#### Provided text ####

Wes Streeting hails head of London hospitals 'busting' through waiting list backlogs as he unveils NHS reforms

Wes Streeting hailed the head of a London NHS trust “busting” through waiting list backlogs as he unveiled sweeping reforms for the health service.

The Health Secretary cited the work being done by Matthew Trainer at Barking, Havering and Redbridge NHS Trust which he stressed had been “in and out of special measures” and the headlines for years.

“It now has an outstanding leader in Matthew Trainer who is leading a brilliant team who are doing national leading work,” he told Times Radio.

The east London trust was now recognised as one of the fastest improving in the country, he added.

“They are busting through backlogs using reformed ways of working in a way that puts them at the head of the pack,” Ilford North MP Mr Streeting stressed.

“That is what oustanding leadership delivers.

“It’s not unreasonable to expect outstanding leadership in a service as important as the NHS.”

He announced a new college of leadership and clinical management to drive up standards among health bosses.

“Where they are outstanding, we will give them more freedom, more flexiblity, more power and control,” he added.

“And where they are falling behind we will hold them to high standard.”

He later told Sky News how Barking, Havering and Redbridge NHS Trust had previously had a “merry-go-round” of senior managers and had been known as a “troubled trust” but had now been turned around.

Under the country-wide reforms, failing hospitals will be named and shamed in league tables and NHS managers sacked if they cannot improve patient care and take control of finances.

Mr Streeting was due to tell leaders at the NHS Providers conference in Liverpool there “will be no more rewards for failure” as he sets out a package of measures aimed at tackling poor performance.

Successful health bosses will be given financial and career incentives to go into struggling trusts to improve them.

NHS trusts can expect to be ranked on a range of indicators such as finances, delivery of services, patient access to care and the competency of leadership.

However, NHS leaders hit back at the moves, saying it could demoralise staff and accused ministers of “falling for the appealing notion of a magic productivity tree which will make the NHS more efficient just by shaking the magic tree harder”.

Under the Government plans, persistently failing managers will be replaced and turnaround teams sent into trusts that are running big financial deficits or offering patients a poor service.

#### Record extracts ####

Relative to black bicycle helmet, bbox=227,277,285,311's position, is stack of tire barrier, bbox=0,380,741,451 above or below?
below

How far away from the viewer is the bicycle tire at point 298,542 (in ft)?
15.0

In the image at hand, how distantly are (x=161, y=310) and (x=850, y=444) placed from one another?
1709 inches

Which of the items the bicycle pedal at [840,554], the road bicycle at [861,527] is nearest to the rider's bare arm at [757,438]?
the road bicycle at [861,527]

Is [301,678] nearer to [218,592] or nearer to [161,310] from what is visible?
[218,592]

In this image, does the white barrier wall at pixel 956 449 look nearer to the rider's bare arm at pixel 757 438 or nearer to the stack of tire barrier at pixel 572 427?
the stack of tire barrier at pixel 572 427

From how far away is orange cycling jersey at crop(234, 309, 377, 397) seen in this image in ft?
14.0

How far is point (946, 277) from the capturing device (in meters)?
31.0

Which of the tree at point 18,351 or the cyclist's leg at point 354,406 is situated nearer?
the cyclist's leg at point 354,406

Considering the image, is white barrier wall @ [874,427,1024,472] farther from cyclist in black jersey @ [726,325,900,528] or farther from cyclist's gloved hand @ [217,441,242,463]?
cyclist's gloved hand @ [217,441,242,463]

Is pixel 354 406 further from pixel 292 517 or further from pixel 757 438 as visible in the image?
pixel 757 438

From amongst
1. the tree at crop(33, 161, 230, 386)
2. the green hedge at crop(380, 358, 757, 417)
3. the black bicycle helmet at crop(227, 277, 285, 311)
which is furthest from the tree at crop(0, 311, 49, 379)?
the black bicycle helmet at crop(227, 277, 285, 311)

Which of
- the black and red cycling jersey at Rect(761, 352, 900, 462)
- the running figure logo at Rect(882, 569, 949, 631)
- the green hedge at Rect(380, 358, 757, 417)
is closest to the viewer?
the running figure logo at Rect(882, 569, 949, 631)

####
#### Record extracts ####

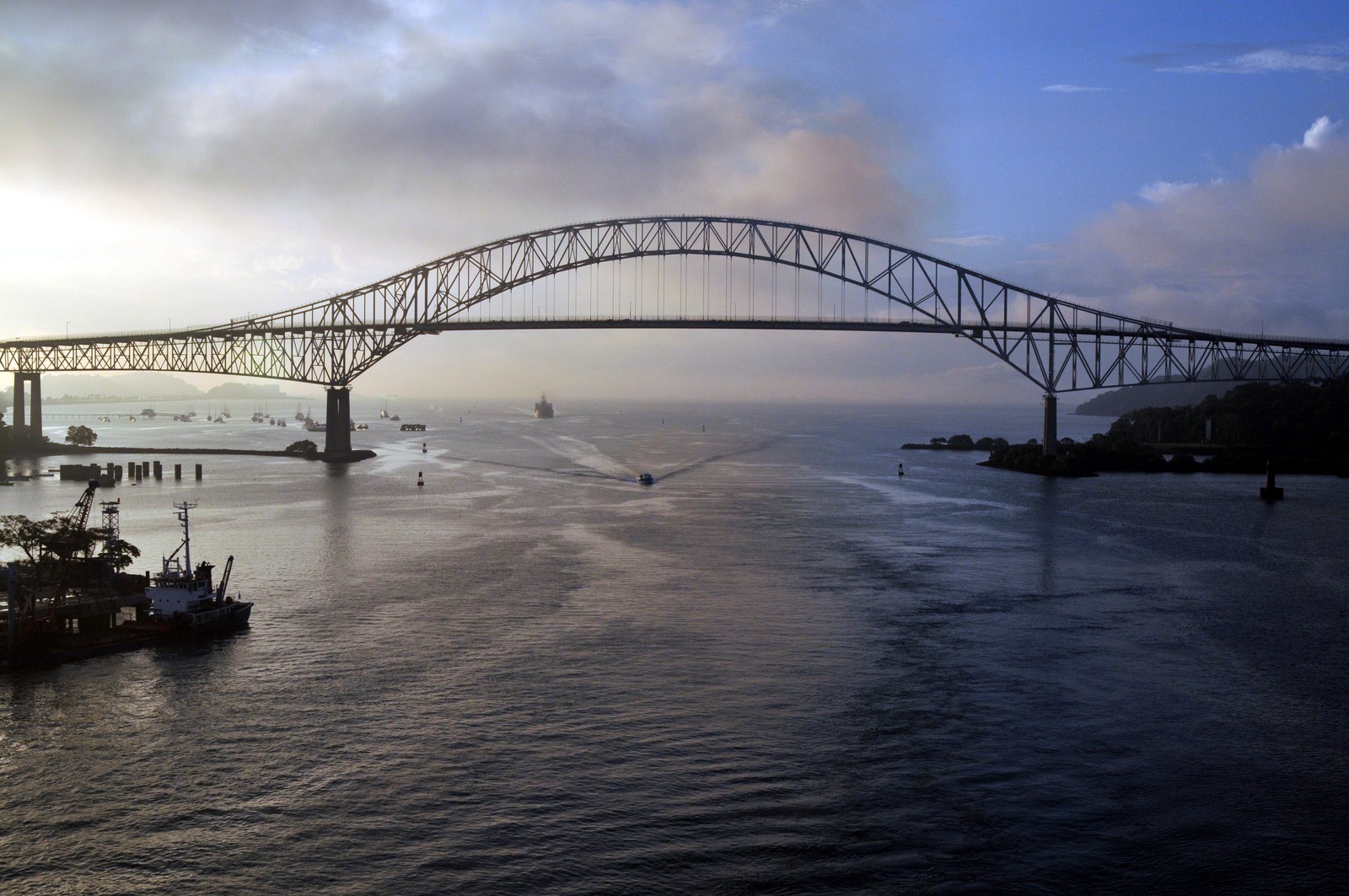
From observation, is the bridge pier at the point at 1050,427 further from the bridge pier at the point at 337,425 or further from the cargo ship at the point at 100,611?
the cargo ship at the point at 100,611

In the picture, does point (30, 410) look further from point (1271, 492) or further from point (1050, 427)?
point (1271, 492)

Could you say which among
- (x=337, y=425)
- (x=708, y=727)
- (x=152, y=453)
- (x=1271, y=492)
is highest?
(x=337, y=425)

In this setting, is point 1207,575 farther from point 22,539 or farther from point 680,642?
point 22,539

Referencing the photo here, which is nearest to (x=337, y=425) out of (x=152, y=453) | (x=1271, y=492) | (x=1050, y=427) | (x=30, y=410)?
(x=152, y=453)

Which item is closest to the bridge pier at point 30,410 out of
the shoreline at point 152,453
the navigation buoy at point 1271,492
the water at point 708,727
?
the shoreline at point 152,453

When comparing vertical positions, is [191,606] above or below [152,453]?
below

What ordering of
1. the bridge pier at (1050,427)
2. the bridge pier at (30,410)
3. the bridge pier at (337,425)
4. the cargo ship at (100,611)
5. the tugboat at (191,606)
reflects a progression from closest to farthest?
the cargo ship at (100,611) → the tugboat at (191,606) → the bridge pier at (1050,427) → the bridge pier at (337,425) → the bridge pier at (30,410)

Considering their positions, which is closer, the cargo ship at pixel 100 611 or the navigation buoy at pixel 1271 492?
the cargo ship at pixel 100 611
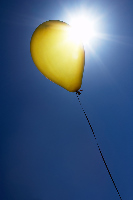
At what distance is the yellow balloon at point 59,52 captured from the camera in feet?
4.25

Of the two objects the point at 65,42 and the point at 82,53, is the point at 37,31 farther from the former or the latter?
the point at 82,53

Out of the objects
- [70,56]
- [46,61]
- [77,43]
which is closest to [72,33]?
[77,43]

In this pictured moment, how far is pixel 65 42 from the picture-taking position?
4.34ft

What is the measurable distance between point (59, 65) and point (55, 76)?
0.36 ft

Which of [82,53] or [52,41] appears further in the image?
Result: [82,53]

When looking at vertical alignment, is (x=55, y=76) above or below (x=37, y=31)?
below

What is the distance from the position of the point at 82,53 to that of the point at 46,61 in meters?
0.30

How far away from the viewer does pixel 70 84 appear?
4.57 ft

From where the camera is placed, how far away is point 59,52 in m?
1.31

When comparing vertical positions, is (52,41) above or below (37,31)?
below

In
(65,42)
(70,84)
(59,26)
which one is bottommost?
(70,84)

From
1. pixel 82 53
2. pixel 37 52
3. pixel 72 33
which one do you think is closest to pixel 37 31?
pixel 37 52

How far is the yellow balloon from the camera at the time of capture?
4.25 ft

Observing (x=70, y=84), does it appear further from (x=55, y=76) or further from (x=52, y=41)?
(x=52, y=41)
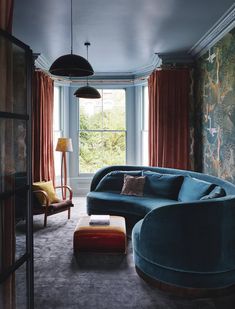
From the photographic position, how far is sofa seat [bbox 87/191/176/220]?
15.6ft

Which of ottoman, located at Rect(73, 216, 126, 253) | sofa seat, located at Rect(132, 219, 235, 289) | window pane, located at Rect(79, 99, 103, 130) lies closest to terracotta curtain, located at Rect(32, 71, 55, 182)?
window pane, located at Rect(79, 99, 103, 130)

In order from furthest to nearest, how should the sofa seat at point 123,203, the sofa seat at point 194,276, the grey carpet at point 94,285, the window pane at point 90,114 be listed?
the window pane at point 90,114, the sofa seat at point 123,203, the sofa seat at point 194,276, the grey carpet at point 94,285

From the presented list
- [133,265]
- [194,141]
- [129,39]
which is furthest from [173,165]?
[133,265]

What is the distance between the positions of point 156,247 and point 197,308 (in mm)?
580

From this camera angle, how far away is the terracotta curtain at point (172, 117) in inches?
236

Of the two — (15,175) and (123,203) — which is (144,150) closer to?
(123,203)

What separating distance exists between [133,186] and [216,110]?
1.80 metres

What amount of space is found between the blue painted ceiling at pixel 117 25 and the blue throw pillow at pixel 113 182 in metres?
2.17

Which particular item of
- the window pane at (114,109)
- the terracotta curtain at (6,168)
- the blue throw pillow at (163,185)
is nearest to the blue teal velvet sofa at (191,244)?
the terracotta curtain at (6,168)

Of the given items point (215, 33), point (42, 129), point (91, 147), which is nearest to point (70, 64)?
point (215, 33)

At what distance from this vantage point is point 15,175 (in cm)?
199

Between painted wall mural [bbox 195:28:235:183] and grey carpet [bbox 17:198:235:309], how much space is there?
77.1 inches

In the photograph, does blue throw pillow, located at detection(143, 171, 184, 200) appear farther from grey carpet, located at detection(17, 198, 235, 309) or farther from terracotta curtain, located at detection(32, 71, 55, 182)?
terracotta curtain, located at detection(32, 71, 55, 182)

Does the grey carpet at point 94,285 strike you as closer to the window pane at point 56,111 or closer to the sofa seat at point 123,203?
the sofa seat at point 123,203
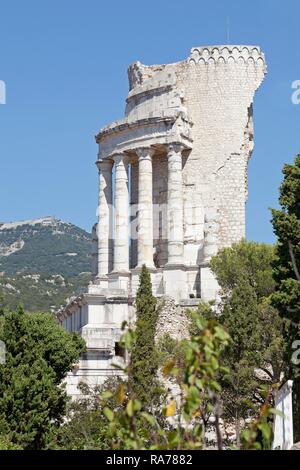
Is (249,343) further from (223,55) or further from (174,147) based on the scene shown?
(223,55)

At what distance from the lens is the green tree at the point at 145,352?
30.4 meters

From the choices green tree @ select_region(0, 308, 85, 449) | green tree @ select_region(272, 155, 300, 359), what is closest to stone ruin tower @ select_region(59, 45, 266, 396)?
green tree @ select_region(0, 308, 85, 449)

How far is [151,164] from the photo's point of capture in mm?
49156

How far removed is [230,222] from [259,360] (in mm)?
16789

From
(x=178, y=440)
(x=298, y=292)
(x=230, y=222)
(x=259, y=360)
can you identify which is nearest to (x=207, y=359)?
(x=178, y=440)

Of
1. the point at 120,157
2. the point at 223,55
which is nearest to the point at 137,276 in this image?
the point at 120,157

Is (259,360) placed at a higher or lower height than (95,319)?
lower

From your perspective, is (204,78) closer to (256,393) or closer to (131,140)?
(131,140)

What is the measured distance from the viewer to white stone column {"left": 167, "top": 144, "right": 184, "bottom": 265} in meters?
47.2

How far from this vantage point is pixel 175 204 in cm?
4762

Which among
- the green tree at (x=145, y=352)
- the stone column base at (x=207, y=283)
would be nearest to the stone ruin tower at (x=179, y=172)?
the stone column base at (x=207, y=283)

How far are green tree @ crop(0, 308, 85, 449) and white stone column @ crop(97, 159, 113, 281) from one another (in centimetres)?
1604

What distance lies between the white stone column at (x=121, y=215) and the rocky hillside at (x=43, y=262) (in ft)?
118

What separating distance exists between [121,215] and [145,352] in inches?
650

####

Questions
[a] For each statement below, say whether it agrees with the NHS reforms article. Answer yes or no and quote the exact words of the article that decide it.
(i) Streeting praised the Barking, Havering and Redbridge trust in an interview on Times Radio.
(ii) The NHS Providers conference was held in Manchester.
(iii) NHS trusts will be ranked on indicators that include patient access to care.
[b] Print the stretch of the NHS reforms article from "Under the country-wide" through "control of finances.".

Answers
[a]
(i) Yes: "he told Times Radio."
(ii) No: "the NHS Providers conference in Liverpool"
(iii) Yes: "NHS trusts can expect to be ranked on a range of indicators such as finances, delivery of services, patient access to care and the competency of leadership."

[b]
Under the country-wide reforms, failing hospitals will be named and shamed in league tables and NHS managers sacked if they cannot improve patient care and take control of finances.